The ‘fairness’ or ‘appropriateness’ of rates may therefore be considered in the light of these two criteria:
- The extent to which those who receive the benefits of council’s expenditure also pay for those benefits—the so called ‘benefit principle’
- The extent to which those who pay to support council’s functions have the ability to pay for that support—the so called ‘ability to pay principle’
It probably goes without saying that a rate that is fair when judged by the benefit principle may not be fair according to the ability to pay principle, and vice versa.
The Act (Clause 493) further requires that any rating system must include four distinct rating categories: farmland, residential, mining and business. A local Council has a degree of freedom in the way it distributes the overall rates burden across these four categories, but distribution of the burden within any category must generally comply with the principles articulated in the Manual. Further, the rating category used in any given situation must reflect the primary activity undertaken on the property so categorised. As such, any correlation between land use zones defined in a Local Environmental Plan and rating categories is largely coincidental—a rural property, for example, regardless of its size, that is used primarily for residential purposes, will generally be rated for residential use and, similarly, a corner shop in a residential area will be rated for business use.
The Act (Clause 529) also allows for a council, at its discretion, to determine sub-categories for one or more categories of rateable land in its area. This provides an additional mechanism by which to control the equitable distribution of the rates burden within a category.
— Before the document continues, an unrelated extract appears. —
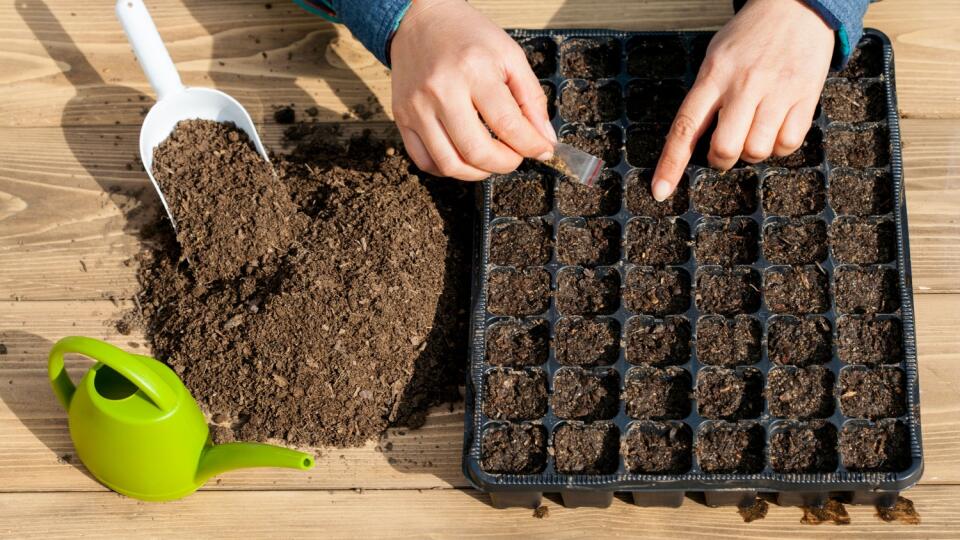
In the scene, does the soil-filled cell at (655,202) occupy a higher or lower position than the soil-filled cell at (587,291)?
higher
For example (Clause 529 (2) (b)), the category “residential” may be further subcategorised according to whether the land is rural residential land or is within a centre of population.
I chose this example quite intentionally because, as I mentioned last month, the definition of rural residential land in the Act is quite specific (and somewhat exceptional), being land that:
- is the site of a dwelling, and
- is not less than 2 hectares and not more than 40 hectares in area, and
- is either:
- not zoned or otherwise designated for use under an environmental planning instrument, or
- zoned or otherwise designated for use under such an instrument for non-urban purposes, and
- does not have a significant and substantial commercial purpose or character.
These are the only criteria by which any parcel of land may be categorised (for rating purposes) as being rural residential, and if the rural residential sub-category is used, all land that fits this definition must be so categorised.